SELECT FIELD||':'||arr[1], COUNT(*) FROM (SELECT FIELD, regexp_matches(LINES, '(?:^|\n)' || FIELD || ':\s*([^\n]*)', 'gi') AS arr FROM header, (VALUES ('X-Priority'), ('Importance'), ('Precedence'), ('Priority'), ('X-MSMail-Priority'), ('X-MS-Priority')) AS h(FIELD) WHERE strpos(LINES,FIELD)>0) l GROUP BY 1 ORDER BY 1
In this version, the strpos(lines,FIELD)>0
condition is not essential: it's introduced only as a first-pass filter to eliminate the headers that don't contain anywhere any of the searched fields.
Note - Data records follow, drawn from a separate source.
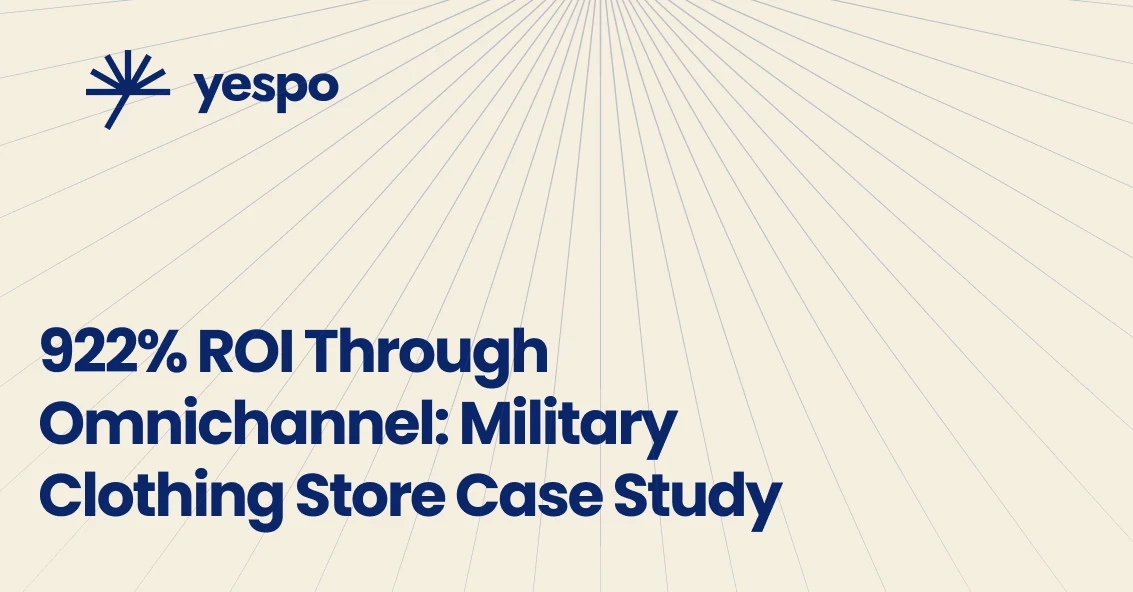 yespo

922% ROI Through Omnichannel: Military Clothing Store Case Study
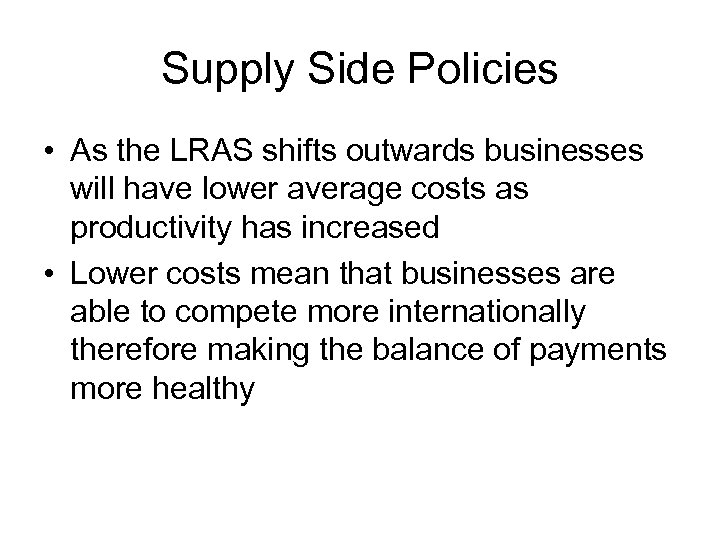 Supply Side Policies

• As the LRAS shifts outwards businesses will have lower average costs as productivity has increased
• Lower costs mean that businesses are able to compete more internationally therefore making the balance of payments more healthy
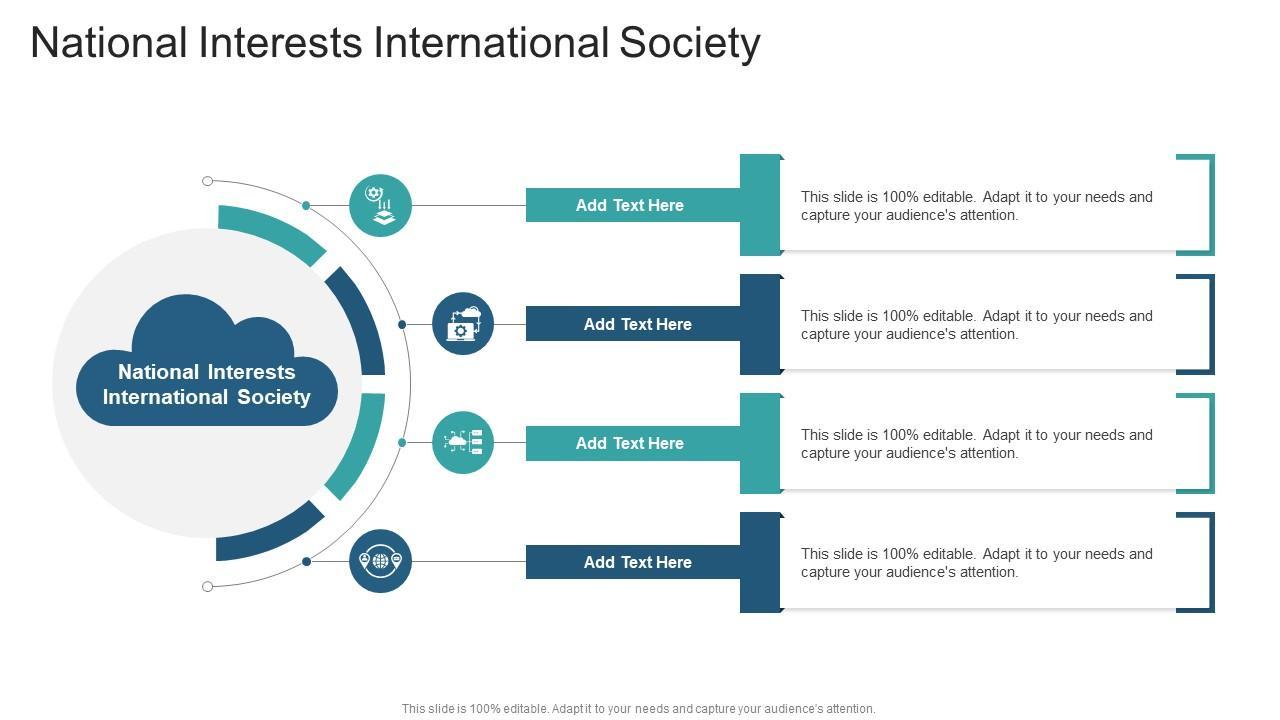 National Interests International Society

National Interests International Society

Add Text Here

This slide is 100% editable. Adapt it to your needs and capture your audience's attention.

Add Text Here

This slide is 100% editable. Adapt it to your needs and capture your audience's attention.

Add Text Here

This slide is 100% editable. Adapt it to your needs and capture your audience's attention.

Add Text Here

This slide is 100% editable. Adapt it to your needs and capture your audience's attention.

This slide is 100% editable. Adapt it to your needs and capture your audience's attention.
This query finds each message that share the exact same headers than another message with a lower mail_id, which means that it's a duplicate.
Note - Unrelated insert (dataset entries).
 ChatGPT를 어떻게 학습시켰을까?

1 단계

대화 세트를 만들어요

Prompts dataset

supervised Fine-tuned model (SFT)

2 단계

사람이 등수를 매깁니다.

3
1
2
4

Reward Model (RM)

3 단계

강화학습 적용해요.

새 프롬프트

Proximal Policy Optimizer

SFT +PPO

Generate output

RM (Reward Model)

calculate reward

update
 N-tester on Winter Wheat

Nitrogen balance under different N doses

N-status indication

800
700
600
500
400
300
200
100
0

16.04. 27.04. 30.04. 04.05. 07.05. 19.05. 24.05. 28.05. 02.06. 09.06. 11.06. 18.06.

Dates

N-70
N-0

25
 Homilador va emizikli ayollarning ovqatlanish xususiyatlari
SELECT h1.mail_id FROM header h1, header h2 WHERE h1.lines=h2.lines AND h1.mail_id > h2.mail_id
A stricter version, comparing the md5 hashes of bodies (text and html parts) in addition to the headers:
SELECT b2.mail_id FROM body b1, body b2, header h1, header h2 WHERE b1.mail_id < b2.mail_id AND h1.mail_id = b1.mail_id AND h2.mail_id = b2.mail_id AND md5(h1.lines) = md5(h2.lines) AND md5(b1.bodytext) IS NOT DISTINCT FROM md5(b2.bodytext) AND md5(b1.bodyhtml) IS NOT DISTINCT FROM md5(b2.bodyhtml);
The IS NOT DISTINCT
comparator behaves as expected when bodytext
or bodyhtml
is NULL, as opposed
to the simple equality operator, for which NULL=NULL
is false
Output a list of tags sorted by hierarchy level and names, with an indentation to represent the hierarchy.
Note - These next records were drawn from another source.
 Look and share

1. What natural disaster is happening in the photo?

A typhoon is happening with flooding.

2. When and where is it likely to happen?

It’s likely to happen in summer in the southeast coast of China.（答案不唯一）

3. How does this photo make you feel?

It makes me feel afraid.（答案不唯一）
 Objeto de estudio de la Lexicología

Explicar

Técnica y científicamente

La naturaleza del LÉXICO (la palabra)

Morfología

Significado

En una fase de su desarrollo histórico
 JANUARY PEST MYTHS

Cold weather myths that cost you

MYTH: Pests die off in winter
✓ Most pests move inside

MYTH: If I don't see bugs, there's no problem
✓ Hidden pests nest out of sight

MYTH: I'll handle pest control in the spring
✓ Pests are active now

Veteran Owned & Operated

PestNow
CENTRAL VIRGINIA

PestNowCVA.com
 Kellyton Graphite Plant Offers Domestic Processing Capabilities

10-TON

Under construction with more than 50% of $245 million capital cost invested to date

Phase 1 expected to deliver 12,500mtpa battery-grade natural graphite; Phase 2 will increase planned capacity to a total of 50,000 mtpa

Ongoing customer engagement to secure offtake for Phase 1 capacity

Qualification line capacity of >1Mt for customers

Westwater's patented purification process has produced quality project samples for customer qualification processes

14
WITH RECURSIVE tagr(a,_tag_id,name,level) AS ( SELECT array[ROW_NUMBER() OVER (ORDER BY name)] AS a, tag_id, name, 1 AS level FROM tags WHERE parent_id IS NULL UNION ALL SELECT tagr.a || ROW_NUMBER() OVER (ORDER BY tags.name), tag_id, tags.name, tagr.level+1 FROM tags JOIN tagr ON tagr._tag_id=tags.parent_id ) SELECT repeat(' ', level-1) || name FROM tagr ORDER BY a;